▶ **SUPPLIED TEXT**:
Vietnamese Lady is a 1992 Hong Kong sex film directed by Ka Ka and written by Heung Sang Kong, starring Gwok Yee Lee, Melvin Wong, Ling Ga, and Chan Wing Chun. The film premiered in British Hong Kong on 19 November 1992.

Plot summary
cantonese businessman Kiu doesn't have time to woo a girl. On a trip to Saigon, he offers financial help to poor girl Shun's (very troubled) family if she'll come and live with him. With a sense of duty but no love, she agrees, too timid to even tell boyfriend Lik just after losing her virginity to him. Love fails to blossom between Shun and Kiu in hong kong, and Kiu starts to drink heavily. Sandy, Kiu's luscious secretary takes advantage and gets it off with him in the gym and disgusts Shun in the process. Shun gets drunk and is picked up in a bar, nearly raped, and rescued then friended by a fellow Vietnamese girl, and a photographer, in what is clearly a set up. Sandy Turns out is behind this refuse as well, to get Shun out of the way and have Kiu all to herself. But things don't go according to anyone's plan. Will Shun give up Kiu and his money to go back to Lik? Will Sandy hold her nerve and push ahead? and Will the guys Sandy paid to set up Shun have their way with Sandy instead?

▶ **DATASET SECTION**:
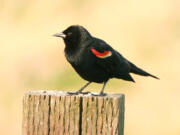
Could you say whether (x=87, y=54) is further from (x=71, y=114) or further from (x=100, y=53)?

▶ **TASKS FOR THIS EXERCISE**:
A: According to the Vietnamese Lady text, on what date did the film premiere in British Hong Kong?
B: Reproduce the part of the Vietnamese Lady text that opens with the words containing "Vietnamese Lady is" and closes with "19 November 1992.".
Use only the Vietnamese Lady text here, not the data.

▶ **THE RESPONSES**:
A: 19 November 1992.

B:
Vietnamese Lady is a 1992 Hong Kong sex film directed by Ka Ka and written by Heung Sang Kong, starring Gwok Yee Lee, Melvin Wong, Ling Ga, and Chan Wing Chun. The film premiered in British Hong Kong on 19 November 1992.